It’s important to note that the magnitude of the covariance is influenced by the units of measurement, making it challenging to interpret directly. Additionally, the spread of the variables also affects the covariance. The formula for calculating covariance is as follows: \[ \operatorname{Cov}(X,Y)=\sigma_{XY}={\frac {1}{n-1}}\sum _{i=1}^{n}(x_{i}-\bar{x})(y_{i}-\bar{y}) \] where \(cov(X,Y)\) represents the covariance, \(\sigma_{XY}\) is an alternative notation, \(x_i\) and \(y_i\) are the individual observations of variables \(X\) and \(Y\), \(\bar{x}\) and \(\bar{y}\) are the means of variables \(X\) and \(Y\), and \(n\) is the total number of observations.
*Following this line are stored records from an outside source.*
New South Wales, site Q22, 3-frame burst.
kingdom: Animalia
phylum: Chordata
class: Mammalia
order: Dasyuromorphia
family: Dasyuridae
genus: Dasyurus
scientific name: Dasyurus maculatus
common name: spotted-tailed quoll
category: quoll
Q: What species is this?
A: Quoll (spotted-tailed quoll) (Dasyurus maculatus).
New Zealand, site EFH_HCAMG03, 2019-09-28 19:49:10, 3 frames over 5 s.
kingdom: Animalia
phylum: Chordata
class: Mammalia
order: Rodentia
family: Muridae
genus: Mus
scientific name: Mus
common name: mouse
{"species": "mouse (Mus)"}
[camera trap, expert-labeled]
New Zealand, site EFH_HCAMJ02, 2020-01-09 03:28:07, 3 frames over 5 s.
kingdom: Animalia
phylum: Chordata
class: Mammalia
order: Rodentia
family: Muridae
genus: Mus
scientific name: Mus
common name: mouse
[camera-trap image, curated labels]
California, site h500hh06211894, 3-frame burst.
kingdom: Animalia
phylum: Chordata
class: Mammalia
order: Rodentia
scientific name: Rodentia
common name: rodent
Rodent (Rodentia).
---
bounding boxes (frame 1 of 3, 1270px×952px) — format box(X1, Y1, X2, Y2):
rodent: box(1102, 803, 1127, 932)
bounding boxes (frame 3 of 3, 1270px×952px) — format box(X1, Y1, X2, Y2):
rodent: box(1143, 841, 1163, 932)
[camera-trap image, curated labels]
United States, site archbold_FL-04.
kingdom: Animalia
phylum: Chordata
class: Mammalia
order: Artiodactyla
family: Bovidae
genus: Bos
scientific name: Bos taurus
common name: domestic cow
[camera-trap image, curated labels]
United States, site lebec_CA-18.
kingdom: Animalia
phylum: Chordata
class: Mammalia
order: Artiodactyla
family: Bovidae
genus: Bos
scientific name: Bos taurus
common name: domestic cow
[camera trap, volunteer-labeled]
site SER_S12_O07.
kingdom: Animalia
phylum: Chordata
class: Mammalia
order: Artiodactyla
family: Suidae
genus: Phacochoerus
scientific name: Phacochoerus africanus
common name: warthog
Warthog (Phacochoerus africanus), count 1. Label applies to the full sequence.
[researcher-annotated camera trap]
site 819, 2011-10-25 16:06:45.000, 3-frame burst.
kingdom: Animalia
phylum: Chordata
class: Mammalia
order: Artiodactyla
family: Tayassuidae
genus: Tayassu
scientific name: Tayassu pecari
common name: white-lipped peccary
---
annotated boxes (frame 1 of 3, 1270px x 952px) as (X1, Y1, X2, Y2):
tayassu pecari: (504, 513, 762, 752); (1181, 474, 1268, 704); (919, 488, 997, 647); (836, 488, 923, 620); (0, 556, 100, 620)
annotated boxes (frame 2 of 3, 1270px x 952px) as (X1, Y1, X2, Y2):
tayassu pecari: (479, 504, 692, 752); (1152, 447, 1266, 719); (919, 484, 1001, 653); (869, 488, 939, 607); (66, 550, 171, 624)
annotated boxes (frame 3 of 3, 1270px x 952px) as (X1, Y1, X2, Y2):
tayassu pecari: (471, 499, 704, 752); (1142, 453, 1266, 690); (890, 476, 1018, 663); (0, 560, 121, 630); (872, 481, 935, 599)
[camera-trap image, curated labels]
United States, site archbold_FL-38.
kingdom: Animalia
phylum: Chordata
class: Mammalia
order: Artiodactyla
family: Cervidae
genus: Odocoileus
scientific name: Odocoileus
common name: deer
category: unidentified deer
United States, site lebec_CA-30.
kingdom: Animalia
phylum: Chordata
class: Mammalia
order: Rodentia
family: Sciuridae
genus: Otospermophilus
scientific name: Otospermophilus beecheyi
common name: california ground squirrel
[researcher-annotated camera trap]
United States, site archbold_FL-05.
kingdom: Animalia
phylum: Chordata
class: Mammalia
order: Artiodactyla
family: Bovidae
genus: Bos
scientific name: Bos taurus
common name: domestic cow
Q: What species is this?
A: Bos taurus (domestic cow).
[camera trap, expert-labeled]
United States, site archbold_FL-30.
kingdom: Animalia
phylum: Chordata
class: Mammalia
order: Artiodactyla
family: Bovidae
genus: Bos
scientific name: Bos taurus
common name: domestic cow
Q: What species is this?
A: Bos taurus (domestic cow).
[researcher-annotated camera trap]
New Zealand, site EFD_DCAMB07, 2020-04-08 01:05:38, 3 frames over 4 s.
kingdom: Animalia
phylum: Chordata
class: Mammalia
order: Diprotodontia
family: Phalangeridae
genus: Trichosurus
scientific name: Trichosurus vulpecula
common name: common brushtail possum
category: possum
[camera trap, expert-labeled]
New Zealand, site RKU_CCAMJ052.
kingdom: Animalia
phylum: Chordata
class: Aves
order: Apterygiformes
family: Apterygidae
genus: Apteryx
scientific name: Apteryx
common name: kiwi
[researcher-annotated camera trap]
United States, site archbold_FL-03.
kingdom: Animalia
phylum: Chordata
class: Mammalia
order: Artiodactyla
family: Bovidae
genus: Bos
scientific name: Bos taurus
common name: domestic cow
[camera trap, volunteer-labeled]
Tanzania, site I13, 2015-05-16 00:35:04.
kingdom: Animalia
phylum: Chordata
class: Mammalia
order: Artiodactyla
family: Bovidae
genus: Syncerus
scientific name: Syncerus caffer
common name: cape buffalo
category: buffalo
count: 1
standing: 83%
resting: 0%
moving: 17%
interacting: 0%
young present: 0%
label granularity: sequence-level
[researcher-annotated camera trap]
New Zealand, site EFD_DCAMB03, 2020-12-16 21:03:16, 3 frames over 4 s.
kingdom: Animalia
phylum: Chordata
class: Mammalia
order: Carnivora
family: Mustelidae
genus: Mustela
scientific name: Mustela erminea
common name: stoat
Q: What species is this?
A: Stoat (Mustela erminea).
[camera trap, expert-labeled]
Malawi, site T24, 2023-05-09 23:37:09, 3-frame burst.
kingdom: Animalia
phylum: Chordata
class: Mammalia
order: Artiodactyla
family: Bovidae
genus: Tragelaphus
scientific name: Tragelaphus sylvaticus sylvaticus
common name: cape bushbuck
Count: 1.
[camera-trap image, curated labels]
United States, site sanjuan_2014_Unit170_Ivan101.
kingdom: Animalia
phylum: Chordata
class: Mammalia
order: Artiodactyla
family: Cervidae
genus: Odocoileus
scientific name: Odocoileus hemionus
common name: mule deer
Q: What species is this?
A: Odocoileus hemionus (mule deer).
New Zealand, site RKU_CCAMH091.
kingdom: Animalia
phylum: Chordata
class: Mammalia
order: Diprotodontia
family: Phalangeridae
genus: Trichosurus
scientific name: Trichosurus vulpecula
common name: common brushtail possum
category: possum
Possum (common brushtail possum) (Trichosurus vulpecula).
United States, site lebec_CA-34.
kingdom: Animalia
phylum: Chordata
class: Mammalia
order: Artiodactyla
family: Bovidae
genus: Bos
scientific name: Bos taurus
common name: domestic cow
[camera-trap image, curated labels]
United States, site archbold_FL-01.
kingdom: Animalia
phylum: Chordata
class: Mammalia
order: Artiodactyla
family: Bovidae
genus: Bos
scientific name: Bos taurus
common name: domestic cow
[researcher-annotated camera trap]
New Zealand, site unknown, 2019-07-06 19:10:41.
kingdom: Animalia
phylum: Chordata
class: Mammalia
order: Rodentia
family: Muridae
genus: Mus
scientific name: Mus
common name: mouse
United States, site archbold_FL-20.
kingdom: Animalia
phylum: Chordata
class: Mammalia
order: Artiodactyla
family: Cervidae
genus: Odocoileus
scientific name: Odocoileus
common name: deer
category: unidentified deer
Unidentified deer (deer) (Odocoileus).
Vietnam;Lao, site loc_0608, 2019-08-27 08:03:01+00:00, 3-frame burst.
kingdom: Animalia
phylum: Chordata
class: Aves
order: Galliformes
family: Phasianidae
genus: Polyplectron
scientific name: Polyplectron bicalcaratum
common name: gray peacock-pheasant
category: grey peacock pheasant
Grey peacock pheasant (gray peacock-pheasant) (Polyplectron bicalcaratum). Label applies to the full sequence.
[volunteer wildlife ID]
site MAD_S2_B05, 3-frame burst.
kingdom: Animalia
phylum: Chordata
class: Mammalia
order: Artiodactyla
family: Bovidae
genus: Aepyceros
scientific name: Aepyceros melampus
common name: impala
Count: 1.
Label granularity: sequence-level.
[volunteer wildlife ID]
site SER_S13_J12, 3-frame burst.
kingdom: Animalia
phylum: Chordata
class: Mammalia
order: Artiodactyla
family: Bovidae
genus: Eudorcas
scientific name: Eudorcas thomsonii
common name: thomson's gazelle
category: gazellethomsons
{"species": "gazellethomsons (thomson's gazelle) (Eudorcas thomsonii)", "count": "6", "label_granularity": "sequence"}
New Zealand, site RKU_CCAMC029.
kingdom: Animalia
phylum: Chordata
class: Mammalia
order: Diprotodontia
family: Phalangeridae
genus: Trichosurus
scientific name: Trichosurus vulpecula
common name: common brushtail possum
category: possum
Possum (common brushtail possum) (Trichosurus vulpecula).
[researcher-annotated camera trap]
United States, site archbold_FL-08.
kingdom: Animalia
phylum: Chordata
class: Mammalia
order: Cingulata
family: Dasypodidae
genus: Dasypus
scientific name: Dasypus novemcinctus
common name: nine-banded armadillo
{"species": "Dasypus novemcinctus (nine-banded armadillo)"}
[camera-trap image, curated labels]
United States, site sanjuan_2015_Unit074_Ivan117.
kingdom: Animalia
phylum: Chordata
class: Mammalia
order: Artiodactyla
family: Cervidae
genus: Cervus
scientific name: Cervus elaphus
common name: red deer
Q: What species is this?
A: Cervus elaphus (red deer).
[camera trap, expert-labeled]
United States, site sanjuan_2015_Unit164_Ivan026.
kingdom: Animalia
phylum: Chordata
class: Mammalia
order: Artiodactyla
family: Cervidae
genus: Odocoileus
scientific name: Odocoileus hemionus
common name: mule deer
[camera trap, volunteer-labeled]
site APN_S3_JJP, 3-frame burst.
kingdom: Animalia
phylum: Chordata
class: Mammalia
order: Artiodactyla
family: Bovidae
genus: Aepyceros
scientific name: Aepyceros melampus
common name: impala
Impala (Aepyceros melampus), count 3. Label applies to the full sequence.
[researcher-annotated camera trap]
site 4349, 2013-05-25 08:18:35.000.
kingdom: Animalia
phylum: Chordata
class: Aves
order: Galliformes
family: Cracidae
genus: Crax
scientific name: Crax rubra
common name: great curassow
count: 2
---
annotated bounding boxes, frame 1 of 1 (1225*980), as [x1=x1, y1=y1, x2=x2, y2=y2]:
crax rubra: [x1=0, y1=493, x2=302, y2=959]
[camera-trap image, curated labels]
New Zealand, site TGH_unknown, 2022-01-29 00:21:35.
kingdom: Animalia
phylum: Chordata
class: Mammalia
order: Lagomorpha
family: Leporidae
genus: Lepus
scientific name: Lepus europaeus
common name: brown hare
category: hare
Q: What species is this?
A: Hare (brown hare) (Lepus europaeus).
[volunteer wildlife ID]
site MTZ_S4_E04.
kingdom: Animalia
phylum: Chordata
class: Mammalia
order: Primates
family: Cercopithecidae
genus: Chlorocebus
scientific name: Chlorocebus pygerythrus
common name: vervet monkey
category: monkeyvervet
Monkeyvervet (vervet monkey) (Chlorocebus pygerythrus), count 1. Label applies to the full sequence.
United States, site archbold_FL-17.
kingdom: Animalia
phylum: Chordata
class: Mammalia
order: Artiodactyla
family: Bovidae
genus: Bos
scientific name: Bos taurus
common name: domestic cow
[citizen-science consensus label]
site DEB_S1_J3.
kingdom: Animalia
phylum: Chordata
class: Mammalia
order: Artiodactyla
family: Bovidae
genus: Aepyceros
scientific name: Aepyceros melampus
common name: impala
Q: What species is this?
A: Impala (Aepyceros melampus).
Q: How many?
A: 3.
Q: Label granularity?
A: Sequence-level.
To gain a better understanding of the concept and calculation of covariance, I highly recommend watching Josh Starmer’s informative and visually engaging video titled Covariance and Correlation Part 1: Covariance:
5.2.2 The correlation coefficient (Bravais-Pearson)
The Pearson correlation coefficient measures the linear relationship between two variables. It is calculated as the covariance of the variables divided by the product of their standard deviations. \[ \rho_{X,Y} = \frac{{\text{Cov}(X, Y)}}{{\sigma_X \sigma_Y}} \] where \(\rho\) represents the Pearson correlation coefficient, \(\text{Cov}(X, Y)\) denotes the covariance between variables \(X\) and \(Y\), \(\sigma_X\) denotes the standard deviation of variable \(X\), and \(\sigma_Y\) denotes the standard deviation of variable \(Y\). It has a value between +1 and -1.
By dividing the covariance of \(X\) and \(Y\) by the multiplication of the standard deviations of \(X\) and \(Y\), the correlation coefficient is normalized by having a minimum of -1 and a maximum of 1. Thus, it can fix the problem of the variance that the scale (unit of measurement) determines the size of the variance.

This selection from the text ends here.